The pictures are to be omitted when the entries are reproduced exactly.

[Task input — start]

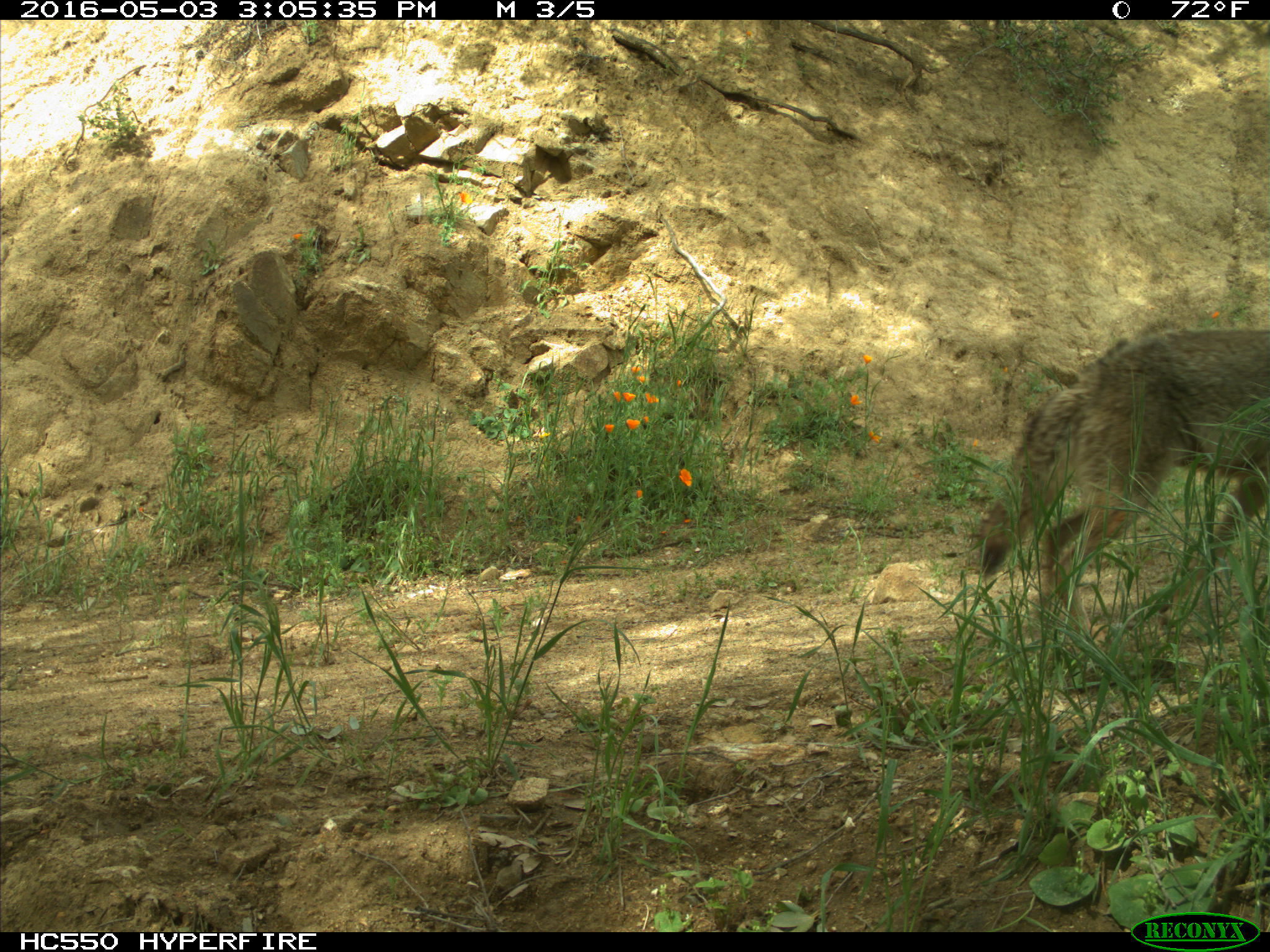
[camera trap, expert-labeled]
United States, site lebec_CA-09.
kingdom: Animalia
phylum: Chordata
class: Mammalia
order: Carnivora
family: Canidae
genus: Canis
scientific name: Canis latrans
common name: coyote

[Task input — finish]

• Response box:
[camera trap, expert-labeled]
United States, site lebec_CA-09.
kingdom: Animalia
phylum: Chordata
class: Mammalia
order: Carnivora
family: Canidae
genus: Canis
scientific name: Canis latrans
common name: coyote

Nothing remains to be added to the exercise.